## Begin Data supplied

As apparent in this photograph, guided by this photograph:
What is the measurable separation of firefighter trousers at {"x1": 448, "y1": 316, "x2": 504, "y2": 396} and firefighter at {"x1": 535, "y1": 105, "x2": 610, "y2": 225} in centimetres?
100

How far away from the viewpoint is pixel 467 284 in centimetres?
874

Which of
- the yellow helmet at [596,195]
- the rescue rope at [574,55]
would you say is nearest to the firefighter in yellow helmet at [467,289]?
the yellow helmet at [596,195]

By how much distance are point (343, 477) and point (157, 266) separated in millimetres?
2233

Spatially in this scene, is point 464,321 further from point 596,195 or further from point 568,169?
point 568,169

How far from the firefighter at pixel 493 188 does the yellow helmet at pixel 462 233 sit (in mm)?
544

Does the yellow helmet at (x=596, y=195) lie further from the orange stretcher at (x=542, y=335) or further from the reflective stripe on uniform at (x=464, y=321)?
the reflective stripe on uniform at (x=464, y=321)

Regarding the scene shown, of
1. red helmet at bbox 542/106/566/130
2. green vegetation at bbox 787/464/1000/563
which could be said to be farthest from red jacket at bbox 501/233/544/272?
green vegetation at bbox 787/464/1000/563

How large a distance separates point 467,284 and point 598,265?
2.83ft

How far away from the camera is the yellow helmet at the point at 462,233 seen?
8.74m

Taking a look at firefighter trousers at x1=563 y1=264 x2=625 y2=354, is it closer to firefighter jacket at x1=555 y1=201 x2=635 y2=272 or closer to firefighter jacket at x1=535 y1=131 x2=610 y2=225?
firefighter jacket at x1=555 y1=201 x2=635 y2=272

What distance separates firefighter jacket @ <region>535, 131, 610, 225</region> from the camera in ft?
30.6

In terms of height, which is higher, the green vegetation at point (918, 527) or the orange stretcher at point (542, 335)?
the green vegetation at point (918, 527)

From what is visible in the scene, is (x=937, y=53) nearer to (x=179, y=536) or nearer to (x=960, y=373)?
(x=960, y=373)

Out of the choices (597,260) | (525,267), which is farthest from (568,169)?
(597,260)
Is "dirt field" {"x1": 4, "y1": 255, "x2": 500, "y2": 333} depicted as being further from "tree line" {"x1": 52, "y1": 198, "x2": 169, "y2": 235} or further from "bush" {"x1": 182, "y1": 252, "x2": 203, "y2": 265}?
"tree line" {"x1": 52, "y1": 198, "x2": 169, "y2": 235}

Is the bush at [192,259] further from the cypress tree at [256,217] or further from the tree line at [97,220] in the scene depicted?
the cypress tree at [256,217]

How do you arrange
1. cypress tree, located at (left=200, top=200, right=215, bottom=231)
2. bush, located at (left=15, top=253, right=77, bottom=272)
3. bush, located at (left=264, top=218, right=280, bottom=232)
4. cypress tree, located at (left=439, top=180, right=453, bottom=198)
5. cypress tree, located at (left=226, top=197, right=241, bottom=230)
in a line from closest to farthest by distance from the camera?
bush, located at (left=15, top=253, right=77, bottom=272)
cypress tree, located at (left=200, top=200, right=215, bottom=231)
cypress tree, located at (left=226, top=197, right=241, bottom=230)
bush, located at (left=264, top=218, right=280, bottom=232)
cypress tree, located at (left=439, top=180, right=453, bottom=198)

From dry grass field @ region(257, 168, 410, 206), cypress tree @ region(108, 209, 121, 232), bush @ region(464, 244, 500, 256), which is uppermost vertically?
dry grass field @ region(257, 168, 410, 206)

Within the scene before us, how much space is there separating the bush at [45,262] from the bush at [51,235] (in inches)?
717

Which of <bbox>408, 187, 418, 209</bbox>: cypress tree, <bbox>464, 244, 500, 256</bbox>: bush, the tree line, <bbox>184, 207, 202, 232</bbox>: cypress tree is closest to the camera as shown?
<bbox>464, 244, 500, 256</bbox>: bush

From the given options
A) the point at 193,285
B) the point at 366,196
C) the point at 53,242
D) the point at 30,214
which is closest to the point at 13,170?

## End Data supplied

Task brief: Each line from the one containing "From dry grass" through the end of the entries, both included, is to be returned exactly, with no other lines.

Exercise response:
From dry grass field @ region(257, 168, 410, 206), cypress tree @ region(108, 209, 121, 232), bush @ region(464, 244, 500, 256), which is uppermost vertically?
dry grass field @ region(257, 168, 410, 206)

Within the scene before us, how much space is there separating the bush at [45,262] from the bush at [51,235] (in inches)?
717

Which of <bbox>408, 187, 418, 209</bbox>: cypress tree, <bbox>464, 244, 500, 256</bbox>: bush, the tree line, <bbox>184, 207, 202, 232</bbox>: cypress tree is closest to the camera as shown?
<bbox>464, 244, 500, 256</bbox>: bush

From the given options
A) the point at 193,285
B) the point at 366,196
C) the point at 53,242
D) the point at 30,214
which is closest to the point at 13,170?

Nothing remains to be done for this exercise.